It is well known that the GNSS programme has given an important contribution to the research activity in the field of Satellite navigation, positioning and timing. The European Galileo project is going to constitutes an essential contribution to the satellite navigation market, taking into account that a relevant effort is being devoted to the design of Local Elements (LE) for providing local assistance data to users. Looking at the near future, it is well known that the Galileo system will introduce signal properties (e.g. in terms of modulations) that will be different for each channel and band, since they have been designed also with particular attention to the services requirements; the same will happen with the Modernized GPS.

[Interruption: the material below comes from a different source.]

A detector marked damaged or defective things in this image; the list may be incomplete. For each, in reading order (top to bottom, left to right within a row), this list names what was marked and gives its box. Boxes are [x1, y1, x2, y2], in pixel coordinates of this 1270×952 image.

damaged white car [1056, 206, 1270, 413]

As a direct consequence, the study and design of advanced terminals able to deal with both the Signal-In-Space (SIS) and other classes of signals transmitted by stations and satellite augmentations (EGNOS), become indispensable.

In this scenario, flexibility represents an essential feature for the User Terminals (UTs). The Software Defined Radio (SDR) approach constitutes a satisfactory solution bacause it allows for the development of reconfigurable devices realized on a modular architecture. It is clear that the reconfigurability aspect can play a key role in specific applications where the features of the environment surrounding the UT, change with time. A typical example is a user moving in an indoor scenario, where the performances of GNSS receivers could strongly limited by several factors: acquisition of weak signals is critical, visibility of a sufficient number of satellites is not guaranteed, and the SIS received at the antenna propagates via multiple paths.

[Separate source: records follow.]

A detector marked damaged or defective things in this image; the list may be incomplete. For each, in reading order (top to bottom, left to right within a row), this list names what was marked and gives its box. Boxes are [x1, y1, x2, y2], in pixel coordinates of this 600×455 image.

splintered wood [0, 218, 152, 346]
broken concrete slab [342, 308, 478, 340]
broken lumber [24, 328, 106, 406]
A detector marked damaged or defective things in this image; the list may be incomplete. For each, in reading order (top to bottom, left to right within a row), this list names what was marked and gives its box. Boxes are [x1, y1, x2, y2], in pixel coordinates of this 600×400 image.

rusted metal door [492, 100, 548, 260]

Following these considerations in according to the most recent research works on GNSS receiver (Akos, 2003), the paper discusses a receiver architecture based on SDR techniques where functionalities are software-implemented on modular platforms composed by Field Programmable Gate Array (FPGA) and high speed Digital Signal Processor (DSP).

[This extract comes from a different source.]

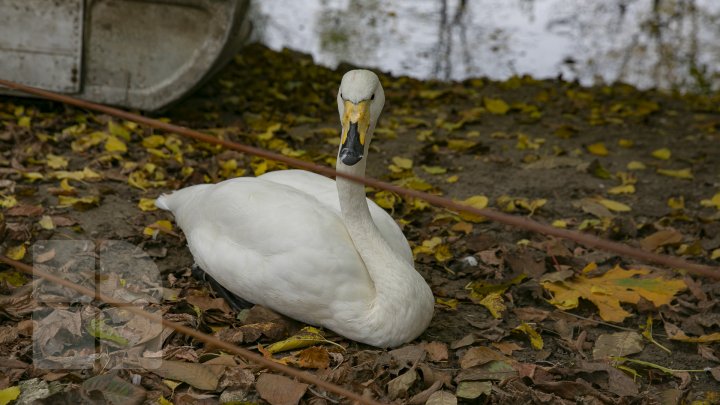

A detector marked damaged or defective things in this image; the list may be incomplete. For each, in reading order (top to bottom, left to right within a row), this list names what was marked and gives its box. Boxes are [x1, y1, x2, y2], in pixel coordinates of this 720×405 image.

rusty metal wire [0, 79, 716, 280]
rusty metal wire [0, 256, 382, 404]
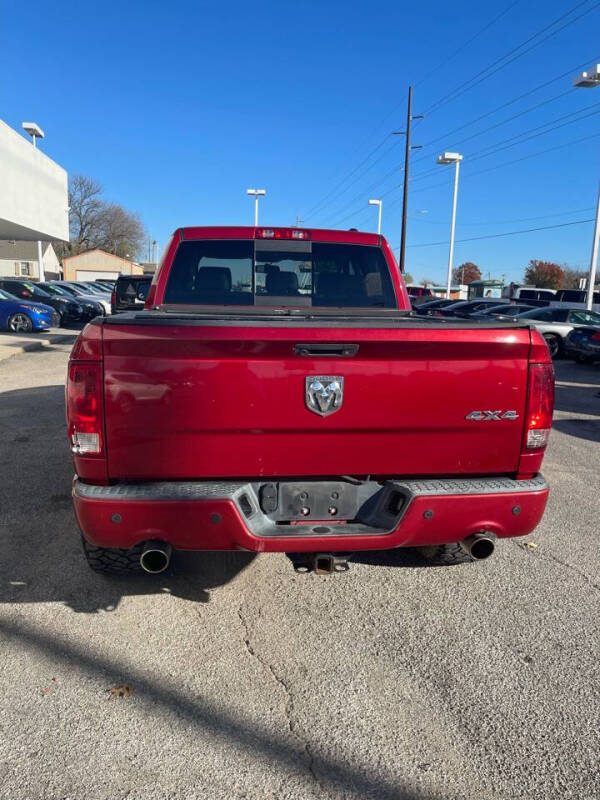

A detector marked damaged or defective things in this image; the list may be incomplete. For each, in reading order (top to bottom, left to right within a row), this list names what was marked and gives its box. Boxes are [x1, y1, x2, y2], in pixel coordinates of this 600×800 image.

cracked asphalt [0, 346, 596, 800]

The conceptual scheme of a reconfigurable terminal for positioning applications, based on SDR techniques is shown in Figure 1. Such an architecture represents the functional diagram of a hybrid Navigation/Communication (NAV/COM) user terminal based on FPGA and DSP, as considered for the work presented in this paper.

It is clear that the user terminal functions are distributed among the different functional blocks and modules:1. The Algorithm Control Unit, an advanced routine implemented on DSP allows for the real-time configurability of the platform. It consists in a set of commands for the control of the System Control Unit internal modules.2. The Navigation and Communication Units constitute the core blocks (FPGA- implemented) of the system; in fact, they are able to acquire and tracking signals incoming from satellites and Base Tranceiver Stations (BTS). 3. All modules for the on-fly reconfigurability are software uploaded (on the FPGA) and, during the stand-by phase, can be changed, upgraded and integrated employing the external reconfigurability interface.

In order to understand what are the potentialities of the SDR implementation, in the next session the architecture of the Navigation Unit is analyzed and some performance results are highlighted.

Given the flexibility of the overall GNSS receiver architecture presented in the previous section, the Navigation Unit has been designed and implemented on reconfigurable hardware on the basis of the data processing rate. In particular, the resources have been mapped over a Xilinx FPGA Virtex II XCV2000EBFF896 and a Texas Instruments DSP C6416 (fixed point). Figure 2 shows the platform employed for the implementation, and the communication links between the FPGA, the DSP and a common PC.